Akamai (NASDAQ:AKAM) said at a meeting with analysts on Wednesday that the company in 2007 should be able to grow revenue at least 30% and profits at least 35%. It was the first analyst meeting the company has held in four years, and to read the response from the Street, it was worth the wait.
Deutsche Banks’ Todd Raker raised his rating on the stock Buy from Hold, and increased his price target on the company to $55 from $33. “We have consistently viewed AKAM as the best fundamental growth company in our coverage universe, but we downgraded to hold earlier this year due to valuation,” he wrote. “In hindsight, we have significantly under-estimated the growth in ARPU (average revenue per user) and we are adjusting our financial model to reflect a more aggressive stance on ARPU…AKAM’s value proposition is growing stronger as broadband penetration continues to grow.”

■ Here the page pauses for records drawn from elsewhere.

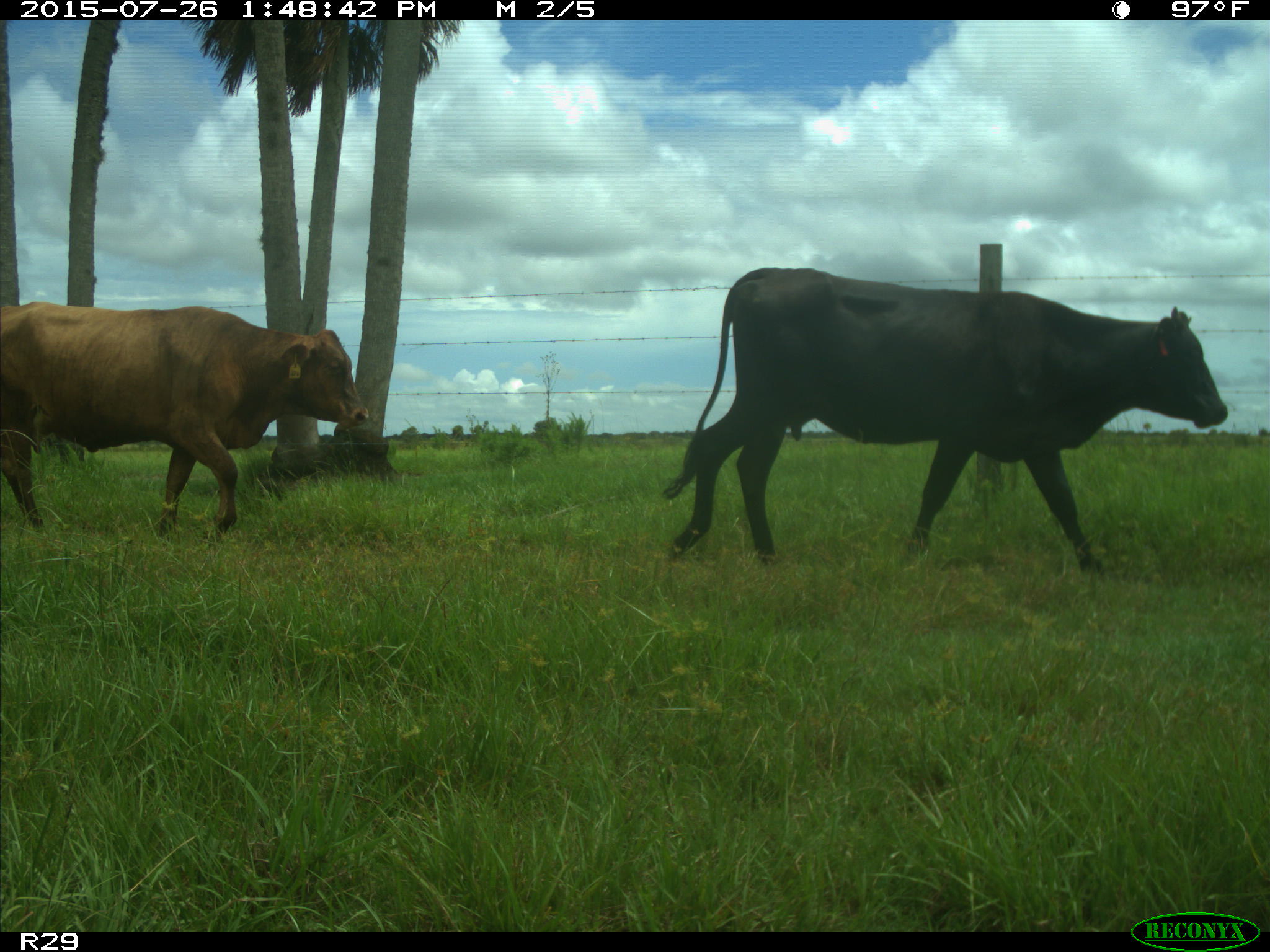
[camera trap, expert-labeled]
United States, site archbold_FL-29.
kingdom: Animalia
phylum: Chordata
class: Mammalia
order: Artiodactyla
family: Bovidae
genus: Bos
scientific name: Bos taurus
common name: domestic cow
Bos taurus (domestic cow).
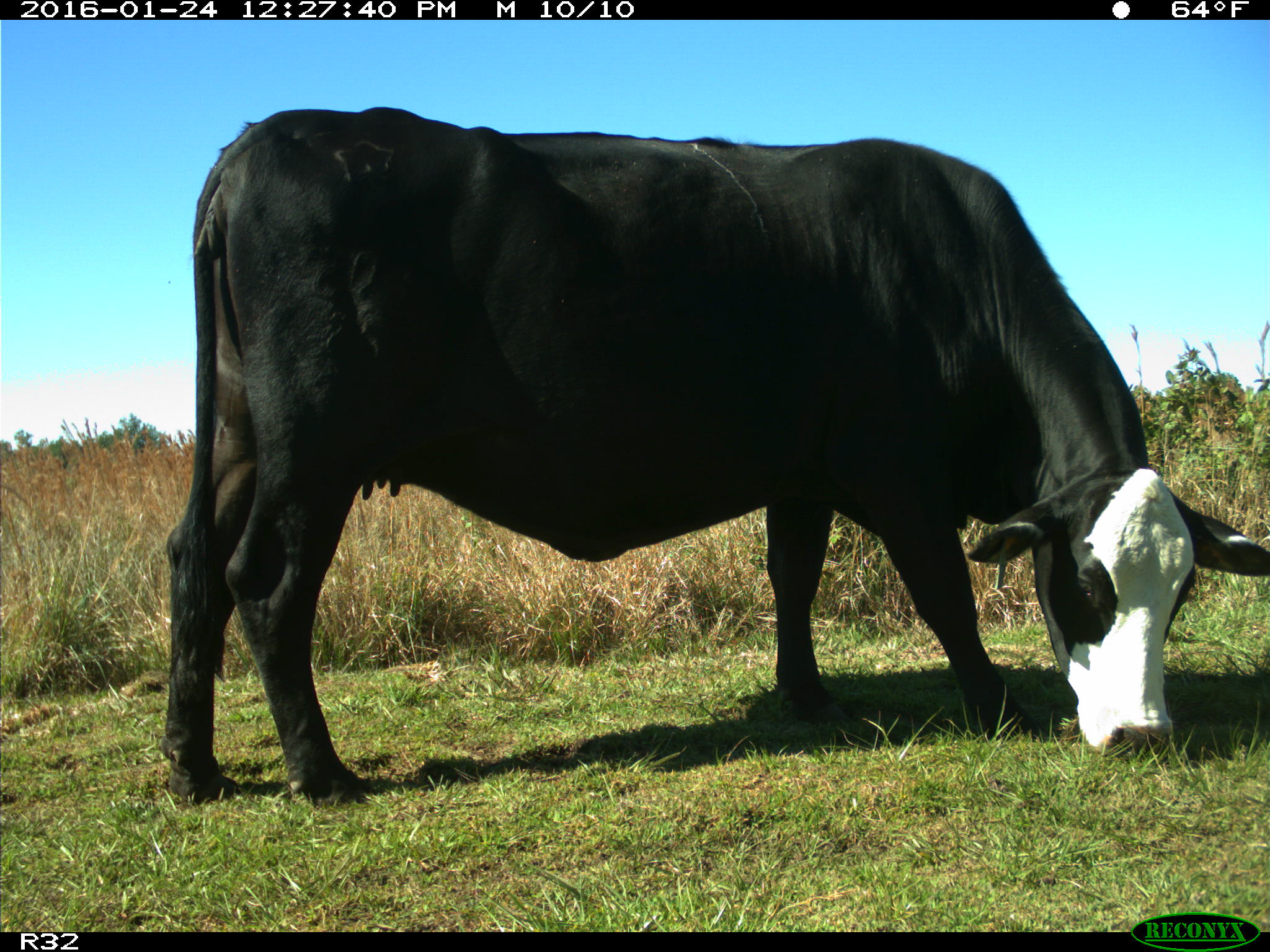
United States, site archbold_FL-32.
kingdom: Animalia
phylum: Chordata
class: Mammalia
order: Artiodactyla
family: Bovidae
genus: Bos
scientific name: Bos taurus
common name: domestic cow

Michael Turits, of Prudential Securities raised his 2007 revenue forecast for the company to $569 million, from $542 million, with profits increasing to 91 cents a share from 81 cents. For 2006, he’s now at 59 cents, up from 58 cents. He continues to rate the stock Overweight, and raised his price target to $51 from $40.
Katherine Egbert, of Jefferies, likewise increased her 2007 forecast; she now sees revenue at $543 million, up from $530 million; her profit forecast jump to $1.14 a share, from $1.10. she’s at 84 cents for 2006. (No, I can’t quite explain the wide gap between her numbers and Prudential’s numbers.) She raised her price target to $47, from $45.

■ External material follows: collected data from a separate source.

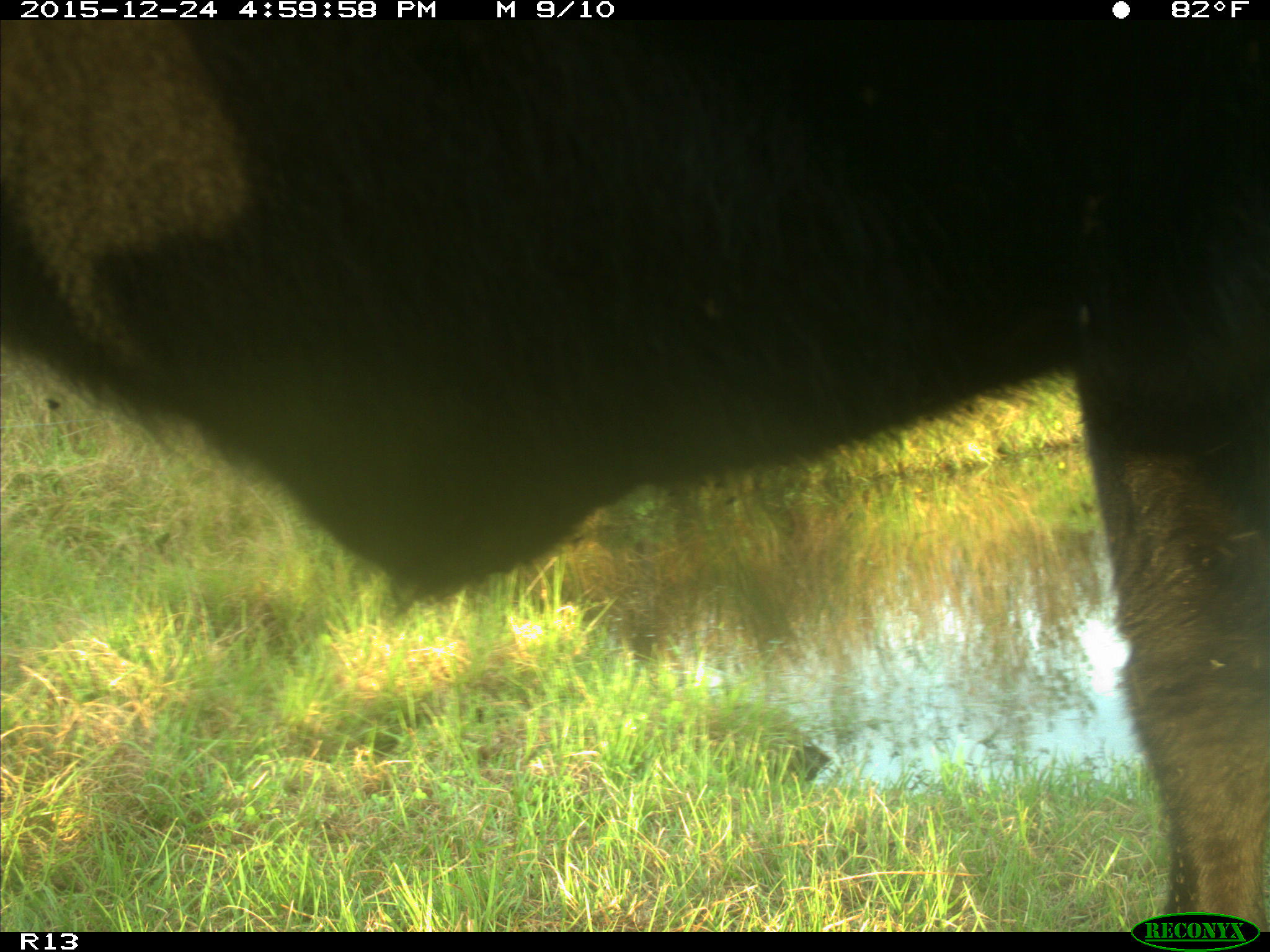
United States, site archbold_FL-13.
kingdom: Animalia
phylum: Chordata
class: Mammalia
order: Artiodactyla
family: Bovidae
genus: Bos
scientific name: Bos taurus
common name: domestic cow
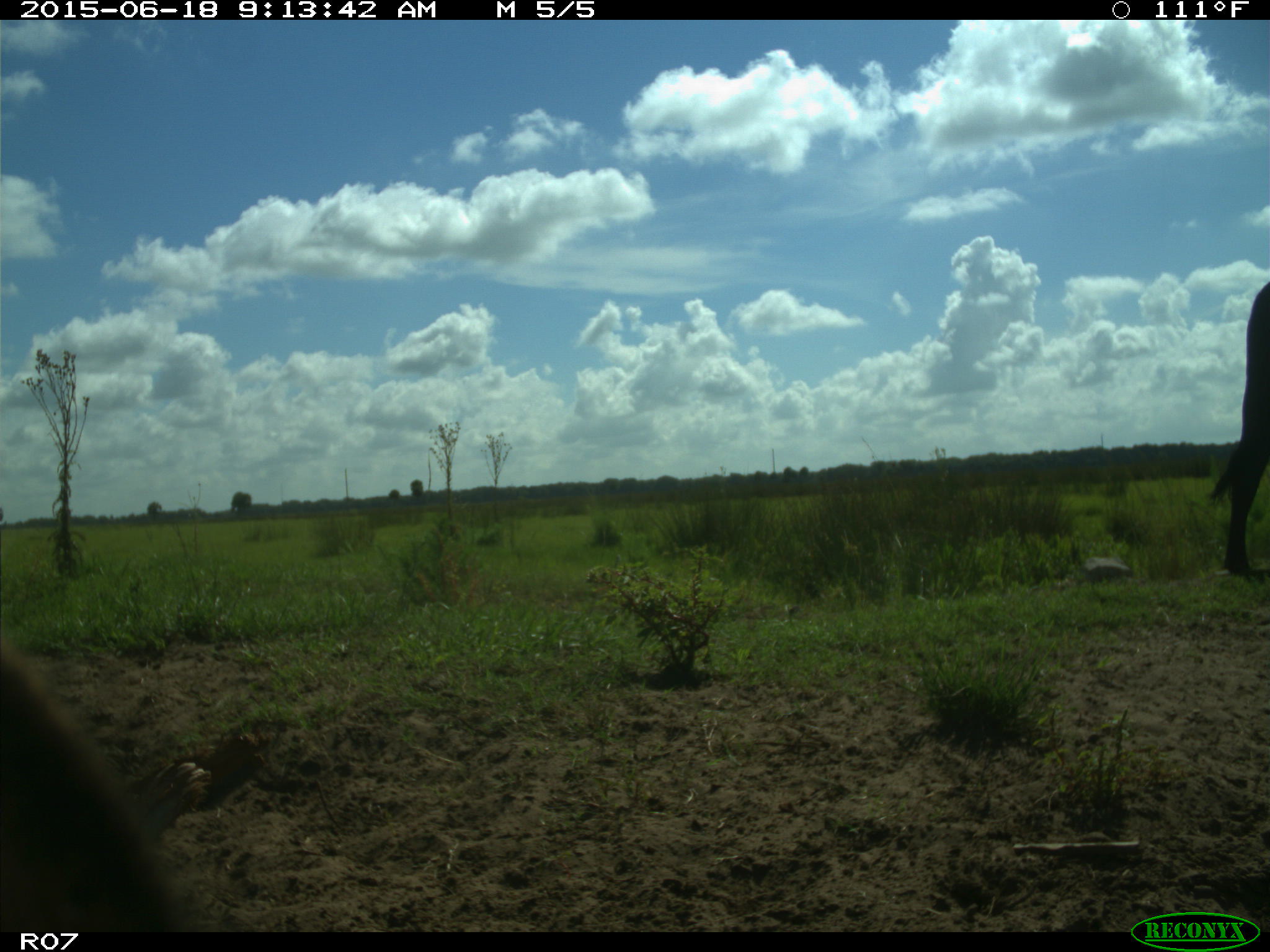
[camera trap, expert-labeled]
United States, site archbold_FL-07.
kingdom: Animalia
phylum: Chordata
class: Mammalia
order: Artiodactyla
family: Bovidae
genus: Bos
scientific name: Bos taurus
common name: domestic cow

I do have one nit to pick here, which is that Akamai issued that 2007 guidance - its first for next year - without issuing a press release or filing an 8-K. I tracked down a copy of a 50-page transcript of their meeting on a subscription site; the only way for the average investor to track down what they actually said, rather than relying on third-hand reports would be to listen to an entire day’s worth of presentations. Not exactly the user friendly approach, Akamai.